HOW TO COMPLETE THIS TASK: Rewrite only the records from the beginning through the line containing "to Mai.24? fall", swapping "colour" for "color" and leaving everything else unchanged.

### MATERIAL PROVIDED

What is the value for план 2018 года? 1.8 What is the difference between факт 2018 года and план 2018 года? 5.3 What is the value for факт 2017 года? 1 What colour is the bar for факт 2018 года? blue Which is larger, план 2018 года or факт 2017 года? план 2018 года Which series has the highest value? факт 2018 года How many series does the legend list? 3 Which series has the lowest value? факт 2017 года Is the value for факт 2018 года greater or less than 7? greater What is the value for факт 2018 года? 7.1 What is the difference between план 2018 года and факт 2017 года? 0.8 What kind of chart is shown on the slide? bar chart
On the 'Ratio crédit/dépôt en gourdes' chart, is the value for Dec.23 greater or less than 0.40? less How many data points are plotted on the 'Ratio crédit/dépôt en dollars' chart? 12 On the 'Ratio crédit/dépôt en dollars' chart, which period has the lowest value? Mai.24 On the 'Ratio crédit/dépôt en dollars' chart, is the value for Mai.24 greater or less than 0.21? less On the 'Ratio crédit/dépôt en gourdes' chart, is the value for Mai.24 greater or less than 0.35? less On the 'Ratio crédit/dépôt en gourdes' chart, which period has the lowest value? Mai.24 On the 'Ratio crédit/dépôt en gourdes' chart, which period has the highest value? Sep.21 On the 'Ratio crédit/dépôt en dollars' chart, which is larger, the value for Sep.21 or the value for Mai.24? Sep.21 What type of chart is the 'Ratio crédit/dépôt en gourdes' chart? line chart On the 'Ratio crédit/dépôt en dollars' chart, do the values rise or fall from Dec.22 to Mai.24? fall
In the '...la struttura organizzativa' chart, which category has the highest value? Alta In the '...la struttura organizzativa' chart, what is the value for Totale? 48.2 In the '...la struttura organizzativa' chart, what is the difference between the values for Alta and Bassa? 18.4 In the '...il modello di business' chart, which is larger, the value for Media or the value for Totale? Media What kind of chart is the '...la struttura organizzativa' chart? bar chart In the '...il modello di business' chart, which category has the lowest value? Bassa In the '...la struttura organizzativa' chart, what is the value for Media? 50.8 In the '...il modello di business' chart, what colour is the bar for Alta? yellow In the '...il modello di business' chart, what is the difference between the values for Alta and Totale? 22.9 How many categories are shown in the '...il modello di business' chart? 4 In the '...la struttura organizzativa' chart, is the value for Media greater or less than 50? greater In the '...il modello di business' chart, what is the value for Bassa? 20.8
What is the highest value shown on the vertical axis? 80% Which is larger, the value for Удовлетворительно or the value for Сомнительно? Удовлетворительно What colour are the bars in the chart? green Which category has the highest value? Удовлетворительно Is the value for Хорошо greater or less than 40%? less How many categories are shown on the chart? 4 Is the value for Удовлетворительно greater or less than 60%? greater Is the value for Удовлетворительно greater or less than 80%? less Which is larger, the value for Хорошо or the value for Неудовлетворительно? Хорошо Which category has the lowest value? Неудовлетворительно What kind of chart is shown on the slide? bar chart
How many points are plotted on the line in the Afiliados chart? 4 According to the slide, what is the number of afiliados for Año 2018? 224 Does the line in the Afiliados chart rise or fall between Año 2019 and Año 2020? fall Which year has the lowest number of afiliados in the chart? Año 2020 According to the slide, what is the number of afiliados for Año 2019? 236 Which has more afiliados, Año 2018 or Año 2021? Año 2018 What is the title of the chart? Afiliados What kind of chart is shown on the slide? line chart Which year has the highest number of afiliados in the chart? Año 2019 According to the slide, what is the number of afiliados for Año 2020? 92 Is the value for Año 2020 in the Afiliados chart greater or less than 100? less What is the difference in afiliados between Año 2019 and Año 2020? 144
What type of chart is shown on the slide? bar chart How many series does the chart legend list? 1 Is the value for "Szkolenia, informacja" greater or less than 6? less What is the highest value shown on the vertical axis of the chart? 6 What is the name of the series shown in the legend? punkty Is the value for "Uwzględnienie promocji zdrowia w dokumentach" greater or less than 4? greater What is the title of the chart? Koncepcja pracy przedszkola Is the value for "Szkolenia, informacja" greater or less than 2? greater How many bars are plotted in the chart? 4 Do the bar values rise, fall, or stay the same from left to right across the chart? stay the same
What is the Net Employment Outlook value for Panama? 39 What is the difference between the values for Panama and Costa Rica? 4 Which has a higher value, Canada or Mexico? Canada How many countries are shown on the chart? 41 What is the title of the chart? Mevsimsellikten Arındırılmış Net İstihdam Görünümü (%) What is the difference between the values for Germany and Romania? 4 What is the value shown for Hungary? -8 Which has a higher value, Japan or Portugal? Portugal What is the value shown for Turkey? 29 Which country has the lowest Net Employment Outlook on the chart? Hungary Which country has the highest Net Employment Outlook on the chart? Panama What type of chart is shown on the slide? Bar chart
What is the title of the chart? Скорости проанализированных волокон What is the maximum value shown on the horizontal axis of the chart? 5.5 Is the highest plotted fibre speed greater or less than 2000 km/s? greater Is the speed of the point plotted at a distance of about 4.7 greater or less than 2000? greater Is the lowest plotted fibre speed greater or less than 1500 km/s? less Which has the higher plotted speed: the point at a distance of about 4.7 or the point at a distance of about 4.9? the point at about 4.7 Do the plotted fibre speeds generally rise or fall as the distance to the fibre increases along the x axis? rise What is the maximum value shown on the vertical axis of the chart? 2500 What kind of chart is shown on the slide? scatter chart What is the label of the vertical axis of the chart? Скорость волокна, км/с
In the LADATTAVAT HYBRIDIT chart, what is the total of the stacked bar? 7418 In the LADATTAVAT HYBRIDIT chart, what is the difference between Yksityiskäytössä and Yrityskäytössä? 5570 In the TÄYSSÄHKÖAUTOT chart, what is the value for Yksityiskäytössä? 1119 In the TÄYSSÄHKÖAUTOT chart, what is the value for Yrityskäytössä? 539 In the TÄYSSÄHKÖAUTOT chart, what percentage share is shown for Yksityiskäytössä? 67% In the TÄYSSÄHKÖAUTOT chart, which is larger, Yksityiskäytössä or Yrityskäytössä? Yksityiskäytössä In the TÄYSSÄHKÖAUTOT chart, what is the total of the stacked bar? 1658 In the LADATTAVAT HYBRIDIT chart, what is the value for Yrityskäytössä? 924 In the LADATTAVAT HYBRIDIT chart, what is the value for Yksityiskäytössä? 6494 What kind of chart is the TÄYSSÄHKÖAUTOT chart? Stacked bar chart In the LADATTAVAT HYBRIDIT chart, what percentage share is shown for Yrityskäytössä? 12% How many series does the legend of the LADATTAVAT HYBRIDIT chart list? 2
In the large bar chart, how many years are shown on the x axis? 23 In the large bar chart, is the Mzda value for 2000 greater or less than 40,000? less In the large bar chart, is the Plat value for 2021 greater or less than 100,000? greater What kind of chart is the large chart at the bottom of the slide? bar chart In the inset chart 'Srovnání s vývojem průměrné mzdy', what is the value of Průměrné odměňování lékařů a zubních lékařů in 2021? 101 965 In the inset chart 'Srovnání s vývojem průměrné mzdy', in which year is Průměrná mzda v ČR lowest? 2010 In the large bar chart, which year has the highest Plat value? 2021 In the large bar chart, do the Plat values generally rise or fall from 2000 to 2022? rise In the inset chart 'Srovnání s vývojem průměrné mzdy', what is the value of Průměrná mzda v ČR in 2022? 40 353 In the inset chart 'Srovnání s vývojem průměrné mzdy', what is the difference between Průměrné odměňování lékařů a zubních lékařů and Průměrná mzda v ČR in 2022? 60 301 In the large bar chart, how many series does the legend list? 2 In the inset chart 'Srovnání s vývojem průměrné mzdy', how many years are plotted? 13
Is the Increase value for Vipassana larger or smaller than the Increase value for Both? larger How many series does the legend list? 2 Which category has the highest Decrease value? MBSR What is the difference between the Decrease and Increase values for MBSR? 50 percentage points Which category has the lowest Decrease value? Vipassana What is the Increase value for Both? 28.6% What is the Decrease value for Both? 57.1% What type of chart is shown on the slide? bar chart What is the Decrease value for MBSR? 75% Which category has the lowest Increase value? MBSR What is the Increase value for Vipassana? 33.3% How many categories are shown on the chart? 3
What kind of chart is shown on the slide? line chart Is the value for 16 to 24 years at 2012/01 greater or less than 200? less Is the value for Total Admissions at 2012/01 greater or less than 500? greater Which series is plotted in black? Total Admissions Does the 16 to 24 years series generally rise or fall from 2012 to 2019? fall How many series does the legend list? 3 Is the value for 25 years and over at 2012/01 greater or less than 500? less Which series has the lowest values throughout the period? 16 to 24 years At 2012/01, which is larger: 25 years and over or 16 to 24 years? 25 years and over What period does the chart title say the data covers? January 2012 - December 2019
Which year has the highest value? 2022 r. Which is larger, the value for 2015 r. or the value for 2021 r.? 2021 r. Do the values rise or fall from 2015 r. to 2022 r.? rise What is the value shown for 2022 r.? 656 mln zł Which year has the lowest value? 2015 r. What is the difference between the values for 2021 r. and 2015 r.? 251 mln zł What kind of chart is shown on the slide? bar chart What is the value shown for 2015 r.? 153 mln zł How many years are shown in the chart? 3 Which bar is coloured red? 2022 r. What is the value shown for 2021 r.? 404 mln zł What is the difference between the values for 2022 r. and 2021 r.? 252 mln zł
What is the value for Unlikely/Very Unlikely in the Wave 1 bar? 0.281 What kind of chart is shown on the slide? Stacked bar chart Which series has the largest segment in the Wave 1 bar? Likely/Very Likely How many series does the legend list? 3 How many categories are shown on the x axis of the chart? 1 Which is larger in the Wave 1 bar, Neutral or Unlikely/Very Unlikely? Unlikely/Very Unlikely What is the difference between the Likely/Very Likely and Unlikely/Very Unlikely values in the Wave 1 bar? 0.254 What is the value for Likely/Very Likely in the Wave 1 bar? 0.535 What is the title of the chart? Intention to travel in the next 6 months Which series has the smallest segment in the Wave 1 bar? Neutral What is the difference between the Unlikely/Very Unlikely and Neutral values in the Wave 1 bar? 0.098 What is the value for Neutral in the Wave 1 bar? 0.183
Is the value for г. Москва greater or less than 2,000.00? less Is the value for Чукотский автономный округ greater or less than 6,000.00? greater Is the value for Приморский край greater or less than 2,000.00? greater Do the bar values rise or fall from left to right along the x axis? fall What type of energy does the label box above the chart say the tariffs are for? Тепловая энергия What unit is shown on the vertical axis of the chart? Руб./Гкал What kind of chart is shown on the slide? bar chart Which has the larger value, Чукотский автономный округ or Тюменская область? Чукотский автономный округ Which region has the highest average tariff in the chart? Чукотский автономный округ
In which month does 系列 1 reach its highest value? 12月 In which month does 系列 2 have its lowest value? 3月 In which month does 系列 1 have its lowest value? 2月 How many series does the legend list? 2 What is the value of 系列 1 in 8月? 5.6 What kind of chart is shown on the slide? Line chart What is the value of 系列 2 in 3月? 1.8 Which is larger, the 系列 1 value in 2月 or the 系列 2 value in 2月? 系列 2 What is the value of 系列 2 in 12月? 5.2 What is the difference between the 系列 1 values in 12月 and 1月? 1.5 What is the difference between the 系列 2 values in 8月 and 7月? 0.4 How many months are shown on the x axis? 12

######

RESPONSE TO THIS EXERCISE:
What is the value for план 2018 года? 1.8 What is the difference between факт 2018 года and план 2018 года? 5.3 What is the value for факт 2017 года? 1 What color is the bar for факт 2018 года? blue Which is larger, план 2018 года or факт 2017 года? план 2018 года Which series has the highest value? факт 2018 года How many series does the legend list? 3 Which series has the lowest value? факт 2017 года Is the value for факт 2018 года greater or less than 7? greater What is the value for факт 2018 года? 7.1 What is the difference between план 2018 года and факт 2017 года? 0.8 What kind of chart is shown on the slide? bar chart
On the 'Ratio crédit/dépôt en gourdes' chart, is the value for Dec.23 greater or less than 0.40? less How many data points are plotted on the 'Ratio crédit/dépôt en dollars' chart? 12 On the 'Ratio crédit/dépôt en dollars' chart, which period has the lowest value? Mai.24 On the 'Ratio crédit/dépôt en dollars' chart, is the value for Mai.24 greater or less than 0.21? less On the 'Ratio crédit/dépôt en gourdes' chart, is the value for Mai.24 greater or less than 0.35? less On the 'Ratio crédit/dépôt en gourdes' chart, which period has the lowest value? Mai.24 On the 'Ratio crédit/dépôt en gourdes' chart, which period has the highest value? Sep.21 On the 'Ratio crédit/dépôt en dollars' chart, which is larger, the value for Sep.21 or the value for Mai.24? Sep.21 What type of chart is the 'Ratio crédit/dépôt en gourdes' chart? line chart On the 'Ratio crédit/dépôt en dollars' chart, do the values rise or fall from Dec.22 to Mai.24? fall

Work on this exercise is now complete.